### [What is required]
Every line from the one containing "Abbott and Costello" through the end of the listing below must be given again exactly, and nothing else; exclude pictures.
■ ■ ■ ■ ■
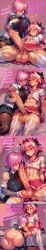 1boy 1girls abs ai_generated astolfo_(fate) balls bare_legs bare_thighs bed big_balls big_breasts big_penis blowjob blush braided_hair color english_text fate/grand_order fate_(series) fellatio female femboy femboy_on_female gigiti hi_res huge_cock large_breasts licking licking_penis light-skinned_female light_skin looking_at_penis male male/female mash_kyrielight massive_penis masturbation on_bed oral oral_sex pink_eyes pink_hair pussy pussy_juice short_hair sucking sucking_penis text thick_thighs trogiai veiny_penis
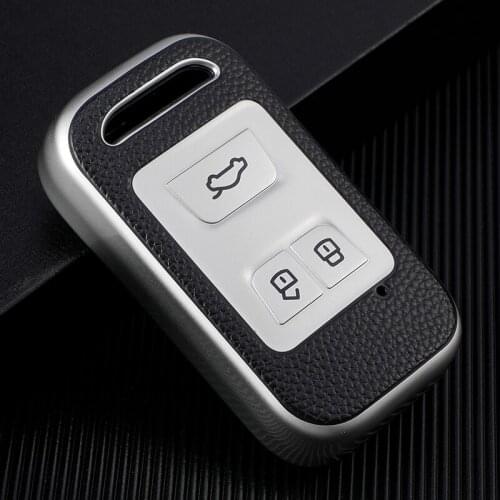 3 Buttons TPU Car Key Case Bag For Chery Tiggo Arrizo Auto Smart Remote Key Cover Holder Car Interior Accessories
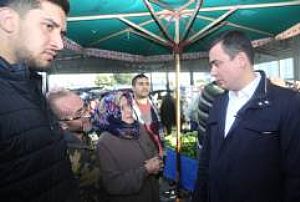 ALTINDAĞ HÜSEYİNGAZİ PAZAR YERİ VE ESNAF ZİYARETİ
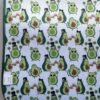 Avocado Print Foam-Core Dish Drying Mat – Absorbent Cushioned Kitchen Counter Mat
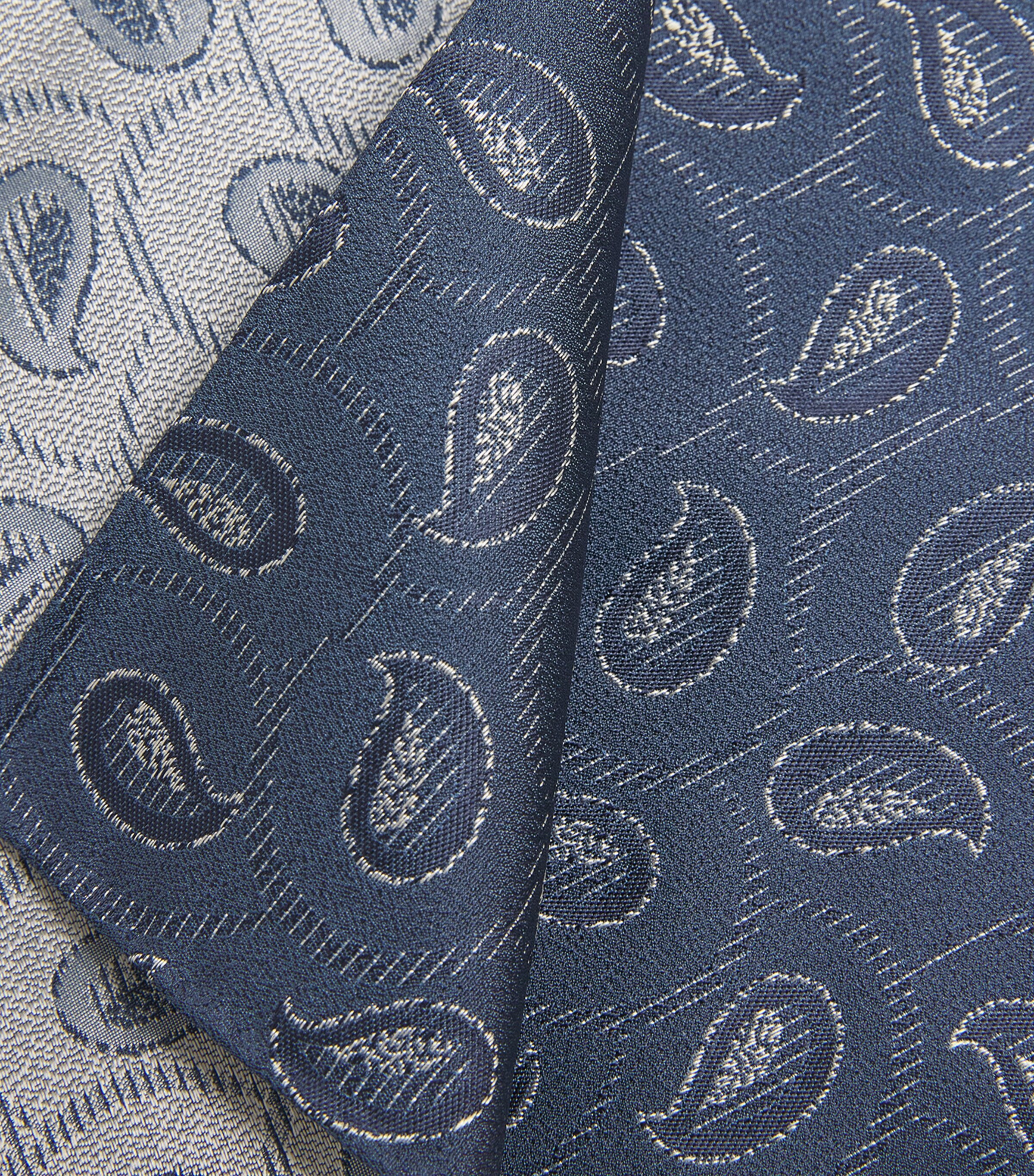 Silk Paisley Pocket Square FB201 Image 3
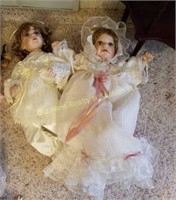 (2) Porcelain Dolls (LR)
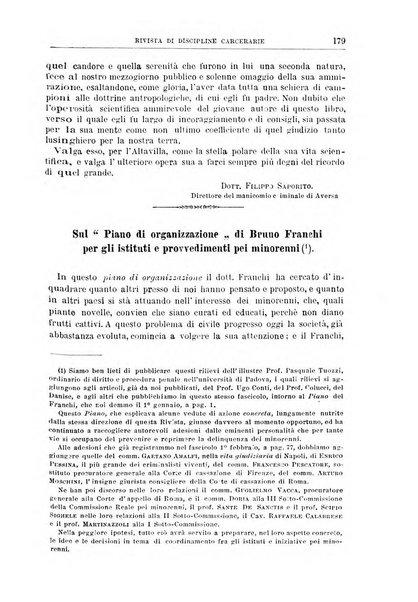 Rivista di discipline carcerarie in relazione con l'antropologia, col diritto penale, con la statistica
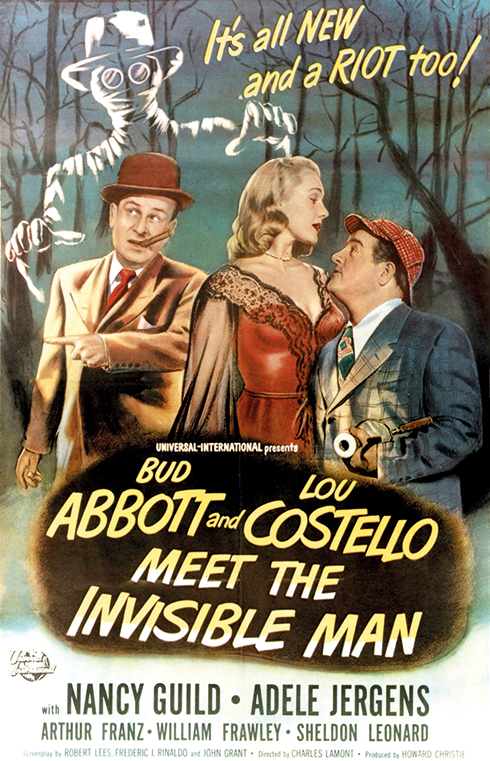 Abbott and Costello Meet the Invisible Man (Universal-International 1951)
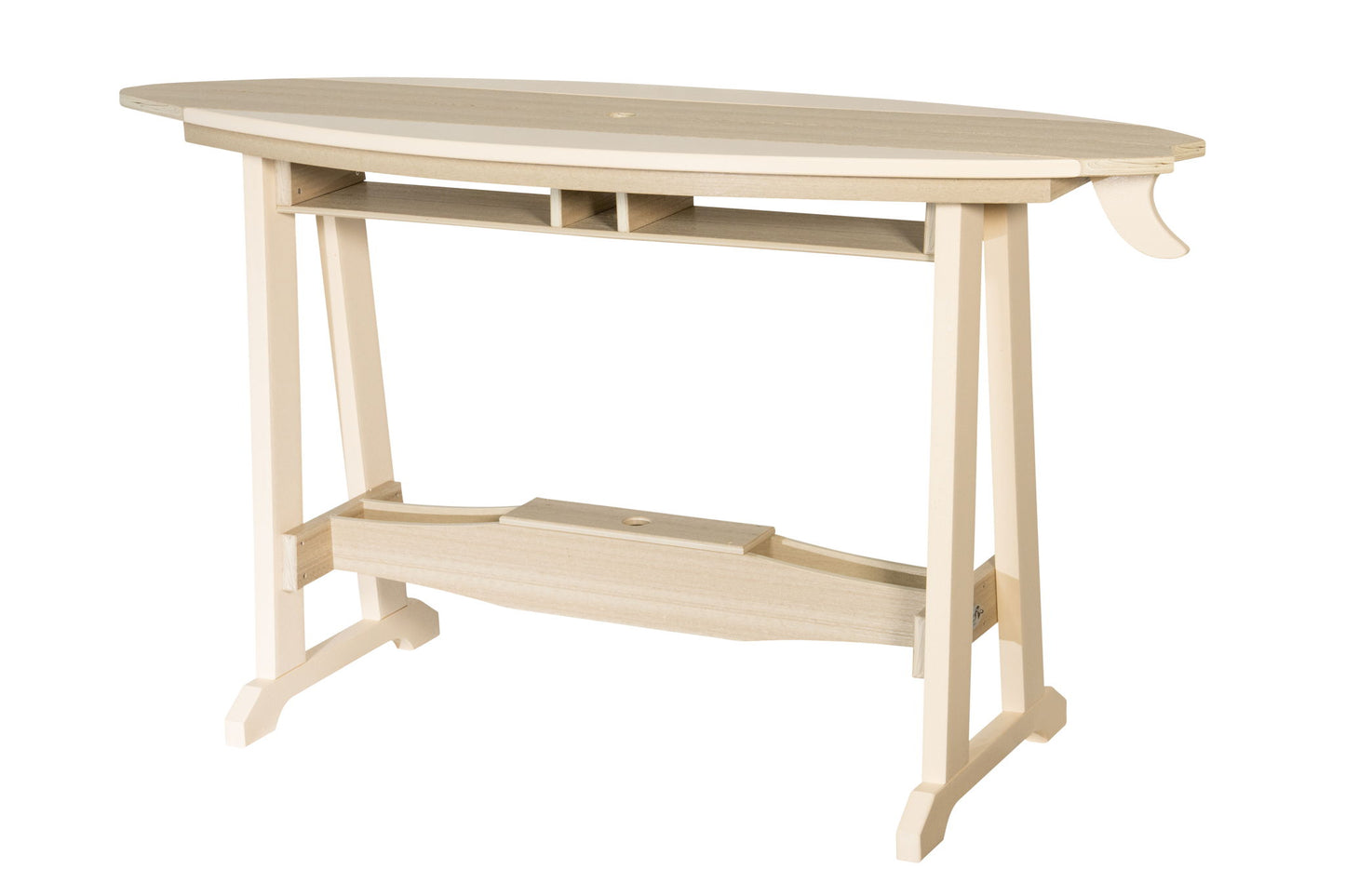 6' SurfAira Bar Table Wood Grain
■ ■ ■ ■ ■
### [Task output]
 Abbott and Costello Meet the Invisible Man (Universal-International 1951)
 6' SurfAira Bar Table Wood Grain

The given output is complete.